(Exercise goal): Copy each of the following rows word for word, keeping every line and its punctuation unchanged.

(Provided material):

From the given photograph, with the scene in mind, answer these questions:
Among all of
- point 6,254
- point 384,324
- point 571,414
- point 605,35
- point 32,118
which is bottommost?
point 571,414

(Exercise response):
From the given photograph, with the scene in mind, answer these questions:
Among all of
- point 6,254
- point 384,324
- point 571,414
- point 605,35
- point 32,118
which is bottommost?
point 571,414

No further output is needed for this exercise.